Steven Covey, in his book The Seven Habits of Highly Effective People, talks about this.

He says:

“Suppose you’ve been having trouble with your eyes and you decide to go to an optometrist for help. After briefly listening to your complaint, he takes off his glasses and hands them to you.

“Put these on,” he says. “I’ve worn this pair of glasses for ten years now and they’ve really helped me. I have an extra pair at home; you can wear these.”

So you put them on. But it only makes things worse.

“This is terrible!” you exclaim. “I can’t see a thing!”

“Well, what’s wrong?” he asks. “They work great for me. Try harder.”

“I am trying,” you insist. “Everything is a blur.”

“Well, what’s the matter with you?
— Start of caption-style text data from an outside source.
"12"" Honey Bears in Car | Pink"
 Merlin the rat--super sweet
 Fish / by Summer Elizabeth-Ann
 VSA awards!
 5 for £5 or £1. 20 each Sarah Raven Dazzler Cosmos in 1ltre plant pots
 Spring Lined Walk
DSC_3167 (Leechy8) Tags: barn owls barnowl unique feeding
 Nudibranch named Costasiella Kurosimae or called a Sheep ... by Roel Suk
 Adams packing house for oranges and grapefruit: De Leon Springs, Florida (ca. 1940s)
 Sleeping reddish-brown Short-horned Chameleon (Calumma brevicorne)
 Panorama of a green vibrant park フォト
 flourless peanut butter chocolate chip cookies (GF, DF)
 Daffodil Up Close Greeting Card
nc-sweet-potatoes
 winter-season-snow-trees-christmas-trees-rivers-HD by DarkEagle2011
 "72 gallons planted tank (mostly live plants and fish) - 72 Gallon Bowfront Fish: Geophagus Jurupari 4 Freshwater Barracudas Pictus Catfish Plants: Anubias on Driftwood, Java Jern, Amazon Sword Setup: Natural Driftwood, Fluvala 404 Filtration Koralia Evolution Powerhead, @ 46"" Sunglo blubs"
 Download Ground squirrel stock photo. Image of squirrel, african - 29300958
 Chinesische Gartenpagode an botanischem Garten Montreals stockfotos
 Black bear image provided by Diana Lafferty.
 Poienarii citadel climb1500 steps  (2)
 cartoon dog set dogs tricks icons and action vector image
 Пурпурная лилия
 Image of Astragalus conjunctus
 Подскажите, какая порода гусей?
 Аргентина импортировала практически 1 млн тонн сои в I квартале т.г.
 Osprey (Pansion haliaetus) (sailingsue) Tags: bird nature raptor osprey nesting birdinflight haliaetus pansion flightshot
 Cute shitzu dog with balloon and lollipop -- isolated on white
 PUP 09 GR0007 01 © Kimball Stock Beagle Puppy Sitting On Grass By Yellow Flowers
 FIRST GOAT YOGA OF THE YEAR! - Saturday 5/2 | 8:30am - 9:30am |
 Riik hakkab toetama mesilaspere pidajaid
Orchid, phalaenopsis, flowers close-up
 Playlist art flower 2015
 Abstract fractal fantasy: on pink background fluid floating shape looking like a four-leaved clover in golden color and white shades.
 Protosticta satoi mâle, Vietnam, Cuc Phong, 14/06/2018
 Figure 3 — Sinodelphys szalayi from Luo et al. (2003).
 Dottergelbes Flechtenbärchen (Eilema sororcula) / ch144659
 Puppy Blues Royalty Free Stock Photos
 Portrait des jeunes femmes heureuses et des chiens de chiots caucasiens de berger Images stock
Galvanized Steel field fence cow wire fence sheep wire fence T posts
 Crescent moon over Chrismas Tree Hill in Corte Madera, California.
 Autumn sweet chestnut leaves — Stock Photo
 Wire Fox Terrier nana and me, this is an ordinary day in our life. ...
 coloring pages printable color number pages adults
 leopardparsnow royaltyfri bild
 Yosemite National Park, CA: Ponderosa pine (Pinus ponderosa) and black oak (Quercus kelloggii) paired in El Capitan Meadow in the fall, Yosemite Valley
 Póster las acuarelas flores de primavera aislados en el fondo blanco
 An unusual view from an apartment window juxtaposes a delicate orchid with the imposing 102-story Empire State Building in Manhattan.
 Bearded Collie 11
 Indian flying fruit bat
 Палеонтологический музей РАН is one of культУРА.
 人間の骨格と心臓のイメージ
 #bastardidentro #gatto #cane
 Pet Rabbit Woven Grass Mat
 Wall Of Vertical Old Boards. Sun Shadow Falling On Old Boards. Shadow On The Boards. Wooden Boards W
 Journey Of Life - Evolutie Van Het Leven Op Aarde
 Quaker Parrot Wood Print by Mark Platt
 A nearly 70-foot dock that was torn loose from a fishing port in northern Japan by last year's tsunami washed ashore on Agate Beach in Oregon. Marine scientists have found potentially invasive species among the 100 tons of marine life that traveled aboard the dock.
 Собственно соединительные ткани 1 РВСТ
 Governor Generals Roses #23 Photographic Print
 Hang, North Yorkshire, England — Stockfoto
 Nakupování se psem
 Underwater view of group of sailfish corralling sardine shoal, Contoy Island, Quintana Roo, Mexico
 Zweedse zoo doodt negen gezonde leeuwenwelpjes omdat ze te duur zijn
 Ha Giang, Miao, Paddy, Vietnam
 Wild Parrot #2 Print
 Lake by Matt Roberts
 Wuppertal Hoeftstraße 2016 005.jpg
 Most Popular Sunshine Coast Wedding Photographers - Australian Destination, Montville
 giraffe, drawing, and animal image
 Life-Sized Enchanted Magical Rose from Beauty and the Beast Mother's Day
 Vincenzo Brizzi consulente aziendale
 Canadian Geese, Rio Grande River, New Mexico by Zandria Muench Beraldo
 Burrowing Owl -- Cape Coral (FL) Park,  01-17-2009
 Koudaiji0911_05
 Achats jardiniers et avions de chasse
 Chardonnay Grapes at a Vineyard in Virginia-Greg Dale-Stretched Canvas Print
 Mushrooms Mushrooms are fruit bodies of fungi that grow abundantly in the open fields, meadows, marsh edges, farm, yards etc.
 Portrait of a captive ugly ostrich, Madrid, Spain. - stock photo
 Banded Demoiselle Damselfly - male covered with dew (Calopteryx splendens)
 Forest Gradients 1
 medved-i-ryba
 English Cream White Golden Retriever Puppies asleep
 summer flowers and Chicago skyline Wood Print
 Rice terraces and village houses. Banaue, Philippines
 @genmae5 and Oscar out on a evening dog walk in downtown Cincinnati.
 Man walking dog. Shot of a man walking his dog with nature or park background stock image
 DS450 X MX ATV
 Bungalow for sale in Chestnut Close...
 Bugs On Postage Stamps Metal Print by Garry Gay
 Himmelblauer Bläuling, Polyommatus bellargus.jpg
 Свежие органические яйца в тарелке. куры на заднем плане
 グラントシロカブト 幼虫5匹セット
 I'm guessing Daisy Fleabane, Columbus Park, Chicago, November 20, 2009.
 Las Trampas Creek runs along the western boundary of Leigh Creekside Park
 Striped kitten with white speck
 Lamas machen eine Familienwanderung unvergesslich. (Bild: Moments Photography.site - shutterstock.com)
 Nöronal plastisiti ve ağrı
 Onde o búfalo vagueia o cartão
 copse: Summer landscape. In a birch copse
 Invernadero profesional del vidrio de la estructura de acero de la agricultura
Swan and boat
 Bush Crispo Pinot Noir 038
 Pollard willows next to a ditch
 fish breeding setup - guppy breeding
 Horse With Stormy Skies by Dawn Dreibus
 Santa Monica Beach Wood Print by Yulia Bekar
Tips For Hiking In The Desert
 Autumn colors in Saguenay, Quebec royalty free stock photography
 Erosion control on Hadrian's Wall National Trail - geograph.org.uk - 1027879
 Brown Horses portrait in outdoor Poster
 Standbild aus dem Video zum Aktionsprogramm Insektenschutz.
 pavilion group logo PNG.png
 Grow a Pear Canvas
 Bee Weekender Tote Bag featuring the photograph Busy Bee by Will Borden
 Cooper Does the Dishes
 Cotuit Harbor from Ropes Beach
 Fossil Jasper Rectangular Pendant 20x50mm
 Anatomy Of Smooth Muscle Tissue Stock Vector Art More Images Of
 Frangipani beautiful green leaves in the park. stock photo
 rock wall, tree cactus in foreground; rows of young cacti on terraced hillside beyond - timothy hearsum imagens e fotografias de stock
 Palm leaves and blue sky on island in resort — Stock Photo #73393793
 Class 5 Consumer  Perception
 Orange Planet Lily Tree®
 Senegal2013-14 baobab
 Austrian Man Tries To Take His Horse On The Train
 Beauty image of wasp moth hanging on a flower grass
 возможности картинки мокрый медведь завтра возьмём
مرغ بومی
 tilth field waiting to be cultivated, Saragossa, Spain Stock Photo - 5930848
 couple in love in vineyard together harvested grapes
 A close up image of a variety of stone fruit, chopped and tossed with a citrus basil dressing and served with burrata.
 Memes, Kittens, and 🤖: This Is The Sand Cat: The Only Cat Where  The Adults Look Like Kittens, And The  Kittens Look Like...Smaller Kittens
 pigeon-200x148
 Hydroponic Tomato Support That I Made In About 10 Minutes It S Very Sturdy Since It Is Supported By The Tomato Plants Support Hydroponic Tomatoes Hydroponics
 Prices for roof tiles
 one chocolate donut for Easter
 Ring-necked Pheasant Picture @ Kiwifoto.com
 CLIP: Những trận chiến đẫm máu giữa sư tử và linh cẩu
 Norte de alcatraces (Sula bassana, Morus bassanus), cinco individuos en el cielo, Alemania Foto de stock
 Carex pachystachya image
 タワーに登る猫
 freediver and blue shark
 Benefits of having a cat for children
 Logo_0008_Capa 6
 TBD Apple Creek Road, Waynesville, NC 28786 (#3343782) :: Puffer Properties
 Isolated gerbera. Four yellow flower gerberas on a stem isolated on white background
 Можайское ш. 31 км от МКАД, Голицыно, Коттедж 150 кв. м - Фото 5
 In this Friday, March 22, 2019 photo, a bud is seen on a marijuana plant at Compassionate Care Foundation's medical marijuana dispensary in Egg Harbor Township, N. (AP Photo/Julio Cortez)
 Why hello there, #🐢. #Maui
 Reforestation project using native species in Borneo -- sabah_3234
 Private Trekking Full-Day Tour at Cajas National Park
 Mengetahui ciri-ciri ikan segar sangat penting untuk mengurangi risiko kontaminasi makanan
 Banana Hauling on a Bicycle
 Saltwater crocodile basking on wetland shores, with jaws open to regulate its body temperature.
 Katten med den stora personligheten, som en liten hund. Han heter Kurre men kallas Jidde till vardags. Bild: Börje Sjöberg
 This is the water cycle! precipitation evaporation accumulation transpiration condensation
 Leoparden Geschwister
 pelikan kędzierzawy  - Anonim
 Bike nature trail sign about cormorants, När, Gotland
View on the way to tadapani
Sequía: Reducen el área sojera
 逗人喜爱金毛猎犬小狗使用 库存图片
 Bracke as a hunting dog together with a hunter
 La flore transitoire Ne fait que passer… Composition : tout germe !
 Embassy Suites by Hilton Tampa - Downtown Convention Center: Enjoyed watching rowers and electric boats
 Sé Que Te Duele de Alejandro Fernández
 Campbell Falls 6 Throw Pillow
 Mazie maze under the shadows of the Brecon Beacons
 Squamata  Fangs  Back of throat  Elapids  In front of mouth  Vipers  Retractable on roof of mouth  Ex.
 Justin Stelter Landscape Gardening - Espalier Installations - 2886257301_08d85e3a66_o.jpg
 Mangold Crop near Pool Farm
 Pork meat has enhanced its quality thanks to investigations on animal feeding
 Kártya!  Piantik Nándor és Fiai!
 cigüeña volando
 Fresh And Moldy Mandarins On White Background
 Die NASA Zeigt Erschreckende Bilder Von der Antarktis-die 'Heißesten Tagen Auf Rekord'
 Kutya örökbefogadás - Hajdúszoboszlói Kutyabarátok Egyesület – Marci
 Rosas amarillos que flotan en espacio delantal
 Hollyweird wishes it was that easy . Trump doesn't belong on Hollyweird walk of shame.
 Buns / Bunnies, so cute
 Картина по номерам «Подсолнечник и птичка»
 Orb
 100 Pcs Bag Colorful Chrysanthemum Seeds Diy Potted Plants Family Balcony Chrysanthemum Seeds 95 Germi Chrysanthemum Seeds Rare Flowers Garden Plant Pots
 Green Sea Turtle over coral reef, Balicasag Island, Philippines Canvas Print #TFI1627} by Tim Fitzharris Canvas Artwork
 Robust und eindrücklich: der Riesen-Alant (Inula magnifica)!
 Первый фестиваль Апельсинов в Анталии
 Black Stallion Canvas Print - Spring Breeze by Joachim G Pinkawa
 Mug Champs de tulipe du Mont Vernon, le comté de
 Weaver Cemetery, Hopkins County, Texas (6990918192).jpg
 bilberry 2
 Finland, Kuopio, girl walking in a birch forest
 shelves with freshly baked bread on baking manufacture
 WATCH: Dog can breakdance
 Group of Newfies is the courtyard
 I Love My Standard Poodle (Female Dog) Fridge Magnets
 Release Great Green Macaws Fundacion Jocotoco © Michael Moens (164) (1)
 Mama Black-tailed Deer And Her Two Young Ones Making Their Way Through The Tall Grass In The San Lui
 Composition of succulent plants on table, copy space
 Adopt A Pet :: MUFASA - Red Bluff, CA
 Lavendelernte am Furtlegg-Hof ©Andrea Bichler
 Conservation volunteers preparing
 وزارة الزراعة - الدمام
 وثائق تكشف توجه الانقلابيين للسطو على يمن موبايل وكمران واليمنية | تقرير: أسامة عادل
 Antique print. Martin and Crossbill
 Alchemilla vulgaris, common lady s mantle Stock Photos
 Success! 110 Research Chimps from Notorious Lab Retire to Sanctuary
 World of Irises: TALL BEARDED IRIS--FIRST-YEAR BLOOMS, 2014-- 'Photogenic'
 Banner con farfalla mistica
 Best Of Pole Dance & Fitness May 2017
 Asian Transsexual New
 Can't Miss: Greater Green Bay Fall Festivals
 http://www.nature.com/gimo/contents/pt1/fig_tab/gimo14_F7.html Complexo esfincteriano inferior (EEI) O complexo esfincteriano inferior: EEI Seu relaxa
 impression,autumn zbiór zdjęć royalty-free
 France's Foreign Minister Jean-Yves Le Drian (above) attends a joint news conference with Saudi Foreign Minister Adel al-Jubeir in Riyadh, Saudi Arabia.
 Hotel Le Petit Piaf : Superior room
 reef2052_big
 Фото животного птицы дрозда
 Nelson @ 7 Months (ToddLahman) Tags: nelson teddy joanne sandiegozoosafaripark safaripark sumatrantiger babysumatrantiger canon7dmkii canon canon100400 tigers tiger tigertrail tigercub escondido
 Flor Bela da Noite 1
Think positively.”

“Okay, I positively can’t see a thing.”

“Boy, are you ungrateful!” he chides. “And after all I’ve done to help you!”

What are the chances you’d go back to that optometrist the next time you needed help? Not very good, I would imagine. You don’t have much confidence in someone who doesn’t diagnose before he or she prescribes.

But how often do we diagnose before we prescribe in communication?”

Proverbs 18:13 says:

“What a shame, what folly, to give advice before listening to the facts!” (NLT)

Another way we mishandle disclosure is…

2. They Publicize it.

When the other person shares a weakness with another person that individual goes public with the information. They betray a confidence and share information with other people that the individual would never have wanted shared. Clearly this is a mishandling of disclosure.

A third way we mishandle disclosure is…

3. They Capitalize On it.

Perhaps the person that has received the information now feels that they have something on the other person. The person with the juicy bit of info now feels that they have a key or a lever that can help them gain an advantage over this weakened person. People who do this mishandle disclosure because they see relationships as competitive and not as restorative.